Certains droits ont-ils été bafoués ? Beaucoup le pense sur ces hauteurs. En tout état de cause, ceux qui ont réagi (Agettes et Salins) ont eu raison de le faire... Cependant, un point essentiel demeure; il infirme toute idée de manœuvre frauduleuse. En aucun moment, ni en aucun endroit de la documentation il n'apparaît que la communauté de Veysonnaz ait eu des droits de propriété sur cette forêt. La teneur des actes d'albergement connus sont clairs à ce sujet.

Par ailleurs, à toutes les époques, les autorités du village ont été proches de ce dossier. Elles n'ont jamais émis de revendications allant à l'encontre du fait que cette forêt appartenait bien à la commune de Sion. Au contraire elles ont d'une certaine manière, amené de l'eau au moulin de la ville, en dénonçant notamment certains agissements de leurs voisins immédiats.

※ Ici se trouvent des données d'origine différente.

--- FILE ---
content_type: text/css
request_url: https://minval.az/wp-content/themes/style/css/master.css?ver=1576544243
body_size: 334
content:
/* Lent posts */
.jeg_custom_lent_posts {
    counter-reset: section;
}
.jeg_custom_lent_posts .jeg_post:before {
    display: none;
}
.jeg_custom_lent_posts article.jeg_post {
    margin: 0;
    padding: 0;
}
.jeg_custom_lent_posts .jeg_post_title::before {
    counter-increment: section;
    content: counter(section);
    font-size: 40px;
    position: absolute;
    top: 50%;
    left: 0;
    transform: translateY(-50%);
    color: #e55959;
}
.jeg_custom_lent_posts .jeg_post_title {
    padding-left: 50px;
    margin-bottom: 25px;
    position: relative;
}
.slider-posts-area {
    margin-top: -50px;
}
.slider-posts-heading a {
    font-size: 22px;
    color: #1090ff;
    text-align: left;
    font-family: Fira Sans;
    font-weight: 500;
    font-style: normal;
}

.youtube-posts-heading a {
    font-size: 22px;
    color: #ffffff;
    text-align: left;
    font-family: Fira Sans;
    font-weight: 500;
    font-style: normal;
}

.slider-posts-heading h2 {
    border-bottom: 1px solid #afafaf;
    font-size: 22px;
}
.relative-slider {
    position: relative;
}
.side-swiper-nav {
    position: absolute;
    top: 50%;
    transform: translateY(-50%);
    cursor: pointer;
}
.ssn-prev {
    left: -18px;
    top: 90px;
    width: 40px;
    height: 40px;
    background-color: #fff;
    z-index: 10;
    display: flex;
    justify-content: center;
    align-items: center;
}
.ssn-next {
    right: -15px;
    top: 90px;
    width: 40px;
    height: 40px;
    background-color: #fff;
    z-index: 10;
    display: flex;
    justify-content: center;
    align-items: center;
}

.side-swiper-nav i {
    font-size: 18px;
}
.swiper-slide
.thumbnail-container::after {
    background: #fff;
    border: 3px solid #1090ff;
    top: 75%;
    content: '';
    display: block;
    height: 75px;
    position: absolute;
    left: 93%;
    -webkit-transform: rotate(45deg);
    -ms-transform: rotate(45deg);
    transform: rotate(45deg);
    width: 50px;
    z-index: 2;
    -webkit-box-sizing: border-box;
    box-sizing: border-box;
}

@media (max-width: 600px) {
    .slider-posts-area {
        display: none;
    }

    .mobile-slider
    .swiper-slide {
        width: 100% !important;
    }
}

En 1825, elles ont même participé à la délimitation et au toisage de la forêt et ne réclamait que la reconduction de leur acte de bail.

Cette même année, dans le cadre de coupes de bois commercial, Veysonnaz n'annonce que deux mas de forêts qui ne permettent aucune vente de bois. Il s'agit d'un mas situé au dessus du village, tout en mélèzes clairsemés, embannisé pour les constructions et d'un autre en dessous destiné aux seuls habitants, comme bois d'affouage.

Les recherches dans les archives relatives à d'éventuelles dettes, à des promesses non tenues ou à des poursuites (commandements de payer, billets à ordre ou lettres de change) pouvant justifier une perte des droits y afférents sont demeurées vaines. En 1975, un relevé des surfaces forestières productives des communes de l'arrondissement de Sion indique que Veysonnaz ne possède, en tout et pour tout, que 10 ha de forêts d'un rendement annuel estimé à 20 m3.